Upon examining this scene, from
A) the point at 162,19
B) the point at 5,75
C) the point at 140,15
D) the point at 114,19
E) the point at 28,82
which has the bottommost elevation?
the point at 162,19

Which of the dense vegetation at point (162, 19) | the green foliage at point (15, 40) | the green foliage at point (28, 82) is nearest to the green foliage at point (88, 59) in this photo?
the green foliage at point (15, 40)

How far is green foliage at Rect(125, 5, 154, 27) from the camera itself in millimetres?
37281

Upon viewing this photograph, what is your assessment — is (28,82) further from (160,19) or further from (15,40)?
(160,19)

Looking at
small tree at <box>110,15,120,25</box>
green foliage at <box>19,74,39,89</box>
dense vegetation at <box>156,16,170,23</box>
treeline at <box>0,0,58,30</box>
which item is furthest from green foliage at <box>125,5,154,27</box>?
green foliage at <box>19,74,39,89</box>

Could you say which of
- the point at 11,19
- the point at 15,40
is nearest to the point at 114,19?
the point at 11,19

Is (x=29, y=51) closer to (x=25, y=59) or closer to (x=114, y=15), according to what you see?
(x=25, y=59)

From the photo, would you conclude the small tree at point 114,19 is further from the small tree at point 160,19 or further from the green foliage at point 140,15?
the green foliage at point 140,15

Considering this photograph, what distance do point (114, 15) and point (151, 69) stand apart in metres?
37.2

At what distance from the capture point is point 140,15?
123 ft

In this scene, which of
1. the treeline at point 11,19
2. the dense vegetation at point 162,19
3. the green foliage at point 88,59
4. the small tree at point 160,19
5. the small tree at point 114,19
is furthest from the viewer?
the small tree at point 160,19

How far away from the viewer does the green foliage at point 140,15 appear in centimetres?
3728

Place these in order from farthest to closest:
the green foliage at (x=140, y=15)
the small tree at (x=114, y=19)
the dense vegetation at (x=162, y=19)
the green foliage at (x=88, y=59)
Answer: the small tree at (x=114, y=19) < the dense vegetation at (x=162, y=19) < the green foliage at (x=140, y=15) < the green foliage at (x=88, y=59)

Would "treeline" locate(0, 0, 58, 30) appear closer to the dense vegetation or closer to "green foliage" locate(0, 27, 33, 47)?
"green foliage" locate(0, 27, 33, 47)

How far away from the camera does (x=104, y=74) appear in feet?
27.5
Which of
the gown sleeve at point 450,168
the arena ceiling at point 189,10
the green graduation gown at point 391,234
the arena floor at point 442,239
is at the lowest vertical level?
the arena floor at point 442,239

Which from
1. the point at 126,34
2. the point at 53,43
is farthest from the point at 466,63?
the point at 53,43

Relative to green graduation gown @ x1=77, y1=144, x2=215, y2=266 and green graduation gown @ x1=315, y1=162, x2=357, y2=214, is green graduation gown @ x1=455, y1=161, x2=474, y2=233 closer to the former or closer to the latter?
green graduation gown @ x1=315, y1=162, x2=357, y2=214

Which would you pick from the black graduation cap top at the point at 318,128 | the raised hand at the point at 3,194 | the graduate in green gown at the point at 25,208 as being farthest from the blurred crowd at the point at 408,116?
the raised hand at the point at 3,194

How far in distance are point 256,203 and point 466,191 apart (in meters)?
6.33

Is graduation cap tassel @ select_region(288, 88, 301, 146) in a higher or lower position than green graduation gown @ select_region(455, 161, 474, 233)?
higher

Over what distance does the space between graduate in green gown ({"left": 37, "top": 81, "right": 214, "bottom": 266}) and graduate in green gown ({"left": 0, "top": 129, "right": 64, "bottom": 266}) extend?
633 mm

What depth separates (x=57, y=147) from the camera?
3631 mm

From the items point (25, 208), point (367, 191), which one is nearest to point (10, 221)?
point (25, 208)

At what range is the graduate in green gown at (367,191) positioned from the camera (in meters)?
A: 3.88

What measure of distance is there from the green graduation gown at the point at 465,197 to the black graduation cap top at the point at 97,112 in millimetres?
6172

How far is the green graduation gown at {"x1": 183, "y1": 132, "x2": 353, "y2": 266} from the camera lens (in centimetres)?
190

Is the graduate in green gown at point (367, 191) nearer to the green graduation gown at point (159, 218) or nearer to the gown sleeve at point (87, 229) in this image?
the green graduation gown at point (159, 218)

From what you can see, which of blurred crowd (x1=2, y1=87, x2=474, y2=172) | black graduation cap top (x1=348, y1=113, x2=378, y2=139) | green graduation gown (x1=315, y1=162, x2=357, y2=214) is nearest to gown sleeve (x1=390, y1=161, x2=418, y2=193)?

*Directions*
Pick out each line in the rows above that contains the word "small" and copy those lines. Matching is case-sensitive.

*Response for this exercise*
small tree at <box>110,15,120,25</box>
From the photo, would you conclude the small tree at point 114,19 is further from the small tree at point 160,19 or further from the green foliage at point 140,15?
4. the small tree at point 160,19
5. the small tree at point 114,19
the small tree at point 160,19
the small tree at (x=114, y=19)
Answer: the small tree at (x=114, y=19) < the dense vegetation at (x=162, y=19) < the green foliage at (x=140, y=15) < the green foliage at (x=88, y=59)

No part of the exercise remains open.